### DATA LISTING ###

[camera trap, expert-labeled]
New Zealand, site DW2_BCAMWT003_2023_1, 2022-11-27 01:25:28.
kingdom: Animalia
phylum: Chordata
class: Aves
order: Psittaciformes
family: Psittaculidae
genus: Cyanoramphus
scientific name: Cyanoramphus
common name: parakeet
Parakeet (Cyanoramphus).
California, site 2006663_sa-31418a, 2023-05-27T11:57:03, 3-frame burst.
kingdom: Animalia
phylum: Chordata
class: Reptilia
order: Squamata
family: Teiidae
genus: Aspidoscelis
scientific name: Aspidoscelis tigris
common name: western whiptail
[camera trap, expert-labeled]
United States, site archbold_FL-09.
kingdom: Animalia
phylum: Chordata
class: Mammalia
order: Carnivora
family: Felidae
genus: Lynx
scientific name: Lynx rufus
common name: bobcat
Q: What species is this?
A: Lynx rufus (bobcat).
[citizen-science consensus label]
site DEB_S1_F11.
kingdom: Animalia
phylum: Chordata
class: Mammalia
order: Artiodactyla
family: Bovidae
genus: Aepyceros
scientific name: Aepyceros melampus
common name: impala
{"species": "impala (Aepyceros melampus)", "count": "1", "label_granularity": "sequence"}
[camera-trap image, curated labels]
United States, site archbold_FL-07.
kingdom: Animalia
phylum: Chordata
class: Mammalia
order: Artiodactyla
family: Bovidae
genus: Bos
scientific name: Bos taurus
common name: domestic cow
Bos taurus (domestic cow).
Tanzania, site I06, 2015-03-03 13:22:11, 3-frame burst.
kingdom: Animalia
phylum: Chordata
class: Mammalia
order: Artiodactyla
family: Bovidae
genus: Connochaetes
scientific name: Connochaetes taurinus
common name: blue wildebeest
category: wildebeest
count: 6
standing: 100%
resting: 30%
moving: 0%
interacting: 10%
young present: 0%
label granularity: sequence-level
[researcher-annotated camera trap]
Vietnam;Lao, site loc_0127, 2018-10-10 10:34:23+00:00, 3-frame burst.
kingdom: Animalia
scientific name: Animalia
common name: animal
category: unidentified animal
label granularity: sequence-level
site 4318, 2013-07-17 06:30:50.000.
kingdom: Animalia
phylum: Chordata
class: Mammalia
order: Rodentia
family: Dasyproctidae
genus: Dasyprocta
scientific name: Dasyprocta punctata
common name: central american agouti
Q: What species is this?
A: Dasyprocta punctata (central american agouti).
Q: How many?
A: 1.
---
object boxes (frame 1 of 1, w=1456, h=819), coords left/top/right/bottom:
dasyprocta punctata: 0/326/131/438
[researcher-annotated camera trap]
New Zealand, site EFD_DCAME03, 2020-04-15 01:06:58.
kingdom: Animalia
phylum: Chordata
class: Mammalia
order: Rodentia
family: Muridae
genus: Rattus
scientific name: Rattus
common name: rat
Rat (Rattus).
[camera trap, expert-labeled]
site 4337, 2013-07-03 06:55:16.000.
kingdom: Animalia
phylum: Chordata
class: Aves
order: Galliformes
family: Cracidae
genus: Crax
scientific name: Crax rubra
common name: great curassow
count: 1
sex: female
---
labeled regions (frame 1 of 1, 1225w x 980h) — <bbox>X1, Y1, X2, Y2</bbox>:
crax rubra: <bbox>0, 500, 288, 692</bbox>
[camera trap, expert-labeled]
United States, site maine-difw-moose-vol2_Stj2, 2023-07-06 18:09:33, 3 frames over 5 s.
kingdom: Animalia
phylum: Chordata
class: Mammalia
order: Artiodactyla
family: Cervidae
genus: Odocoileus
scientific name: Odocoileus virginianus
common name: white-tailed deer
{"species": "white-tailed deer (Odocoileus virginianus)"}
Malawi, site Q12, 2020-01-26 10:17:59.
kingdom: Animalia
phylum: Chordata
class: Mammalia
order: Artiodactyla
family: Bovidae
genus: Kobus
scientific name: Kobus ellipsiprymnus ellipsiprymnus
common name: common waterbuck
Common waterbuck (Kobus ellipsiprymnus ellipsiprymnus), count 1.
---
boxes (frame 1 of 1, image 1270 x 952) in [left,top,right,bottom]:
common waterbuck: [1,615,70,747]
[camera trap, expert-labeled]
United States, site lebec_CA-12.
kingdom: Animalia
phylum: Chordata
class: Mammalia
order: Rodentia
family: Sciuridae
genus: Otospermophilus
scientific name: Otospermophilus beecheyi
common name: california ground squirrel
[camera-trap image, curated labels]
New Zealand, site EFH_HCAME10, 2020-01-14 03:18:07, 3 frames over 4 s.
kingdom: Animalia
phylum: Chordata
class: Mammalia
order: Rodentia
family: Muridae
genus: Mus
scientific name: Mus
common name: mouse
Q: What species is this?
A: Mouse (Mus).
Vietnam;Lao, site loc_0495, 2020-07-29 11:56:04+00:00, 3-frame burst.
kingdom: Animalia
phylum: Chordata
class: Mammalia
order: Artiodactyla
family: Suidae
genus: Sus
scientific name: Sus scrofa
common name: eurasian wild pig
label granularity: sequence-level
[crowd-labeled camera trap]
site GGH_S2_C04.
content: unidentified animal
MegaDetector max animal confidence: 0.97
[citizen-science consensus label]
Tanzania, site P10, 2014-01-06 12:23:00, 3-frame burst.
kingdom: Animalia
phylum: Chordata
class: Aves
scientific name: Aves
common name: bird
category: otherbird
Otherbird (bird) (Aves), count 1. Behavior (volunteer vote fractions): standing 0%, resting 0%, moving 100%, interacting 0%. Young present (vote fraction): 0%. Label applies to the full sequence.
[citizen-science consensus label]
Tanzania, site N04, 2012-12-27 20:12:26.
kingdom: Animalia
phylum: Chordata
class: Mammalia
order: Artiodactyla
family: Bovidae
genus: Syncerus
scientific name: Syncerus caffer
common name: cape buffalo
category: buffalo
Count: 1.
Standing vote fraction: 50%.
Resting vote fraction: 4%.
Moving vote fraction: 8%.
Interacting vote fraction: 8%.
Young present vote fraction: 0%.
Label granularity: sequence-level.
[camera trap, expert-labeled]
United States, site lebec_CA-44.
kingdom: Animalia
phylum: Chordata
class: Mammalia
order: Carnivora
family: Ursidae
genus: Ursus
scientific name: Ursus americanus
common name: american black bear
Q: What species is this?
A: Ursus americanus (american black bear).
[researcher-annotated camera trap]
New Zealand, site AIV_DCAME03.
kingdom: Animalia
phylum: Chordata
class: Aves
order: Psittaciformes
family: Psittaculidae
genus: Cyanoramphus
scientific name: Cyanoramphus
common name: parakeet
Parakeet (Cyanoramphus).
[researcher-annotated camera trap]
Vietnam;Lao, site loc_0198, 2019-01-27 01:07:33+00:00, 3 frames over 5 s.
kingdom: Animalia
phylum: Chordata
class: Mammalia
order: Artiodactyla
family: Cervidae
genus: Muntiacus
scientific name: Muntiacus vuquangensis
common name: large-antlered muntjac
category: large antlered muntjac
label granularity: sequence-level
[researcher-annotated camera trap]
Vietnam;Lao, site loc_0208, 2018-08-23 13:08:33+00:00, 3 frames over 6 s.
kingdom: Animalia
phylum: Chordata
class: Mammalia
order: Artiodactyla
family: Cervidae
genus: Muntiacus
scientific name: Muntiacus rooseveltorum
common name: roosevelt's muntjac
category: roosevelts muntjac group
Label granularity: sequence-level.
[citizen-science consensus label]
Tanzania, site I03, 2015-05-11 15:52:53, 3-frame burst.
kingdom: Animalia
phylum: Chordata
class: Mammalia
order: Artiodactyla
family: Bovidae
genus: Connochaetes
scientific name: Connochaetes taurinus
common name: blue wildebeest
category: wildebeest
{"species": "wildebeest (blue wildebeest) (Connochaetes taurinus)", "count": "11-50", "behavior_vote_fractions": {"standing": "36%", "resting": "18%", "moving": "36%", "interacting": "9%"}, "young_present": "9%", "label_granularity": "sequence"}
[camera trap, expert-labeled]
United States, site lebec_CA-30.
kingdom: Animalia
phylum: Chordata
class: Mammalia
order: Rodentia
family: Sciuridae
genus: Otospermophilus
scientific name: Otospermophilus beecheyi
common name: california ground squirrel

###

TASK PROMPT —
Nothing but the lines above from the one containing "United States, site archbold_FL-07." through the one containing "Tanzania, site I06, 2015-03-03" should appear in the answer, each repeated exactly.

ANSWER TO THIS PROBLEM —
United States, site archbold_FL-07.
kingdom: Animalia
phylum: Chordata
class: Mammalia
order: Artiodactyla
family: Bovidae
genus: Bos
scientific name: Bos taurus
common name: domestic cow
Bos taurus (domestic cow).
Tanzania, site I06, 2015-03-03 13:22:11, 3-frame burst.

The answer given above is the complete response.